6. Use an excellent password generating system
Microsoft provides a great article explaining how to remember a really secure password like ?lACpAs56IKMs” and you can take this further by including a letters from the website name (say, first and last) so every password is different. If you are a software geek or memory genius go right ahead and use the technique yourself. In reality there’s not a lot of people who will do this.
7. Click on ‘Forgot password’
It’s inevitable, so if you provide a password reset loop you need to realise that it is a common and major part of your customer experience – you’d better think about the user ex
perience because people will be using it often.
So faced with too many passwords, the above systems are the ones I have seen/heard people using (pls comment if you have seen others). The purpose of this blog post is to point out that there are certain unchallenged assumptions about user authentication which it turns out are completely false in the real world:
- People generally choose secure (strong) passwords. False: strong passwords are too hard to remember
- People don’t re-use passwords on multiple sites. False: people have too many logins for this to be practical
- Each user login is only used by one person: False: many people share a single login for many users (e.g. group blogs; community groups with a shared computer; families…)

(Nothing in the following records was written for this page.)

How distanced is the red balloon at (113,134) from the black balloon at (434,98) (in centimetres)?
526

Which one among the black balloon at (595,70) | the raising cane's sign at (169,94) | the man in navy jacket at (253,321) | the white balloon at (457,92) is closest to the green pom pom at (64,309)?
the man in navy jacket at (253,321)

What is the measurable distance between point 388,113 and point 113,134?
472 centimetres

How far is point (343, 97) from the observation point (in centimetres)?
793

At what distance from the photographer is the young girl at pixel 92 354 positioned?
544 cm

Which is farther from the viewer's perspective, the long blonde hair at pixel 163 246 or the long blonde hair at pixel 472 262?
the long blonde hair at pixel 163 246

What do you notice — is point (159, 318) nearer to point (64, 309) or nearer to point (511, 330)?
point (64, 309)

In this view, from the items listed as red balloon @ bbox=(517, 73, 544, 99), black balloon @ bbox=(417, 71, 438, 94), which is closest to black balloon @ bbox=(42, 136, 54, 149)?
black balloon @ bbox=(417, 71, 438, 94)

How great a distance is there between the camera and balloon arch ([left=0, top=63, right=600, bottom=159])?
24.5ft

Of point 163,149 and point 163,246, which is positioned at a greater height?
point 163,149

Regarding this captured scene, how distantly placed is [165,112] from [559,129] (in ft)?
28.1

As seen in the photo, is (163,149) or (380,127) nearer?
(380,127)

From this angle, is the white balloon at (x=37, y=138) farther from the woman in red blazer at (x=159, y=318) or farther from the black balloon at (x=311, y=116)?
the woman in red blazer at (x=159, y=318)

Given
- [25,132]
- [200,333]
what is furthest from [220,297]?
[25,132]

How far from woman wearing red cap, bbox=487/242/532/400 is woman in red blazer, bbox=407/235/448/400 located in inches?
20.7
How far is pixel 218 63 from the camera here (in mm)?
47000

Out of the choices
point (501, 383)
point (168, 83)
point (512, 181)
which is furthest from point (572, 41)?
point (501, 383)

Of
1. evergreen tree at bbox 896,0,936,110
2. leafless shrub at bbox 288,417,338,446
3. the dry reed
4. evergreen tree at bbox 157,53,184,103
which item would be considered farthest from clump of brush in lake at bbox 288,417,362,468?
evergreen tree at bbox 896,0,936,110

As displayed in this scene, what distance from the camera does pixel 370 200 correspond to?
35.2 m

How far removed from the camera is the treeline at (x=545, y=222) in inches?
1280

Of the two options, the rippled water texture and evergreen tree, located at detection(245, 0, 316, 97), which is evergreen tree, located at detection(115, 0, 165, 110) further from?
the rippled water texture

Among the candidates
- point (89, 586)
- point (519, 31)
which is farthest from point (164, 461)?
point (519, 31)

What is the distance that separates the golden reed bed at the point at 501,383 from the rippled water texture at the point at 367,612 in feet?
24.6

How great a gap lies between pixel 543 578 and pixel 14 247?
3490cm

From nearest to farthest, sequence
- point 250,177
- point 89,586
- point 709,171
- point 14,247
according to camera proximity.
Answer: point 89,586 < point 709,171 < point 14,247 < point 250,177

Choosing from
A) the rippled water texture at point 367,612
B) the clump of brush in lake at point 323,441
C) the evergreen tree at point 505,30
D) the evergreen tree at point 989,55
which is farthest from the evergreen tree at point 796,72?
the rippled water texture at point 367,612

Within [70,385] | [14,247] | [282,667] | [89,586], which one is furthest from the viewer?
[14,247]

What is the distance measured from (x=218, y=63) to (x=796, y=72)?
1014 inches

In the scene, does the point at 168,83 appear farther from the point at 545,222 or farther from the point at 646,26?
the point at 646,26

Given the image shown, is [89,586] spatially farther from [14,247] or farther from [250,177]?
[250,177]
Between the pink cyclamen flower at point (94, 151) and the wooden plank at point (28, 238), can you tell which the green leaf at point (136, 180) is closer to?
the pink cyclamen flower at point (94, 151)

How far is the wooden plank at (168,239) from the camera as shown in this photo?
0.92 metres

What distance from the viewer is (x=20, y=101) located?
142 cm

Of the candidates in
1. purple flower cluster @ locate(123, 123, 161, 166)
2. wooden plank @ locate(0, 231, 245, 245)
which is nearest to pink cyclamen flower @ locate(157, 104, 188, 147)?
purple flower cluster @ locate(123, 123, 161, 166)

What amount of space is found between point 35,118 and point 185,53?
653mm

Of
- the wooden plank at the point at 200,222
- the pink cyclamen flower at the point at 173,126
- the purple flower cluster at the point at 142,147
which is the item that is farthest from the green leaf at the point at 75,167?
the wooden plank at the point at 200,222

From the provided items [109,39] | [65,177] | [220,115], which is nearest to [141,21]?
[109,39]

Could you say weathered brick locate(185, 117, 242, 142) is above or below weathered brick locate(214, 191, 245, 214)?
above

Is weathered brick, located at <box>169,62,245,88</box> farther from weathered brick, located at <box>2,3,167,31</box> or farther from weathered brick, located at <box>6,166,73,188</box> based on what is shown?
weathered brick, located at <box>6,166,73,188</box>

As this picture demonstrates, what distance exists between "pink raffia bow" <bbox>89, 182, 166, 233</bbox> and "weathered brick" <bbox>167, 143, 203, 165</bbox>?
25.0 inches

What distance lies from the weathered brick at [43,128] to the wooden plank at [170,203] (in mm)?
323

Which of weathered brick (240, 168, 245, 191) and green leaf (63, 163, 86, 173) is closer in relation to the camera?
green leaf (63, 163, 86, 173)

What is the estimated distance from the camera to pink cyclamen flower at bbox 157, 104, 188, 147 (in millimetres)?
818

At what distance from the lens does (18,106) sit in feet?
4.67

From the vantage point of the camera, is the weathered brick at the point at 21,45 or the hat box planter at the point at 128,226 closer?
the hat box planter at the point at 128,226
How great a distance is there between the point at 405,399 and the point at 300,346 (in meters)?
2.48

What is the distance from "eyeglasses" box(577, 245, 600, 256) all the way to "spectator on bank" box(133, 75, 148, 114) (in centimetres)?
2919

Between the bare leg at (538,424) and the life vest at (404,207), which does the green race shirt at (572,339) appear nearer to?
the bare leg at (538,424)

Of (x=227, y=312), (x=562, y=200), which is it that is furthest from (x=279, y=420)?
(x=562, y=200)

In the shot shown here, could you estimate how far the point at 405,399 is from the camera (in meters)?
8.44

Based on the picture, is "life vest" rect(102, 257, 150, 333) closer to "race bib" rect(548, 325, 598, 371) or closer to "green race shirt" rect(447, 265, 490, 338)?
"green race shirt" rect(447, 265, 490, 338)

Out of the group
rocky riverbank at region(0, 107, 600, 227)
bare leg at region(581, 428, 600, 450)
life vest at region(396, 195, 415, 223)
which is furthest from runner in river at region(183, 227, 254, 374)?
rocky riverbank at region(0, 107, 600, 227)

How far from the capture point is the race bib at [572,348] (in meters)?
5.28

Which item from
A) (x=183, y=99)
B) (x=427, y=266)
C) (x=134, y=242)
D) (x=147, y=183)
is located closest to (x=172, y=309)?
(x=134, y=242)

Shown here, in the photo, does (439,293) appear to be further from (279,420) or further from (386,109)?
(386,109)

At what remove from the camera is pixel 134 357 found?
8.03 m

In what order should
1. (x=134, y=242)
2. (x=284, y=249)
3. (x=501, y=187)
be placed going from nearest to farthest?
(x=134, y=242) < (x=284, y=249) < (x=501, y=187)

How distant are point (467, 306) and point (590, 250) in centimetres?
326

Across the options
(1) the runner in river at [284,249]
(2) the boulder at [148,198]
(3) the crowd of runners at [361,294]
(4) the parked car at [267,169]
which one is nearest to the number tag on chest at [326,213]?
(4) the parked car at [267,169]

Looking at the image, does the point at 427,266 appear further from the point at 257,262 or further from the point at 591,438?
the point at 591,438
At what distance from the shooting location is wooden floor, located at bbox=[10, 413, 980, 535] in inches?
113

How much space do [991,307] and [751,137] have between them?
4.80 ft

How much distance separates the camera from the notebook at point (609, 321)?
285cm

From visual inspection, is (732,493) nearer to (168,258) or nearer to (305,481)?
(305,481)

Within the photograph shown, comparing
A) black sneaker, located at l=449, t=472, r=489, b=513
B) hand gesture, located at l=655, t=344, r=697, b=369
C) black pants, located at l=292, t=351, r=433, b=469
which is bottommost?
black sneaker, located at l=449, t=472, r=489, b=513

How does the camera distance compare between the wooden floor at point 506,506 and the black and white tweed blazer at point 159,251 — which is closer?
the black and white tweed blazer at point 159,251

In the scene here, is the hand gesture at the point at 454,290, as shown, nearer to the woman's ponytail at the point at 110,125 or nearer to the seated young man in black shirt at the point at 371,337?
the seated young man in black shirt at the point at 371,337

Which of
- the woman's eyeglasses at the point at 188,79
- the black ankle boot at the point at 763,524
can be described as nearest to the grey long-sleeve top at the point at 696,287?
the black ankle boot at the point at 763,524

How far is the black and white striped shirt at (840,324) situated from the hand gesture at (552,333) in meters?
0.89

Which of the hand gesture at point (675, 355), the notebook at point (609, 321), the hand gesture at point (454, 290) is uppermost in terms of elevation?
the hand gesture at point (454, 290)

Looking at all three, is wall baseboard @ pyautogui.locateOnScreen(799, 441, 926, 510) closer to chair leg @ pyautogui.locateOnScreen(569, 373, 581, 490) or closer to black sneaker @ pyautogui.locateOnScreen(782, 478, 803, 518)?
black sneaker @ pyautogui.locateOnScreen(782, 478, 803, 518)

It seems that the easy systems aren’t secure, and the recommended systems aren’t usable, because they take too long or require too much remembering. User authentication is an area that requires a significant user experience breakthrough. I’m personally hoping that the elders of the Internet will be able to arrange a secure way of using the same user authentication on many sites; something like the OpenID or the Obama-backed NTSIC. As a user experience designer I’m not expert on the issues that have to be overcome but I can show you how it should look: imagine the ‘Share’ feature approach applied to user authentication: the ‘Sign in’ bar:
The sign-in bar presents me with a way of signing in to an infinite number of sites using a username and password I know and can remember; and even change regularly. If the security (single point of weakness), practicality (unusable by bots) and usability (speed, functionality, design) of something like this can be achieved then the technology would be meet the realities of people and the internet.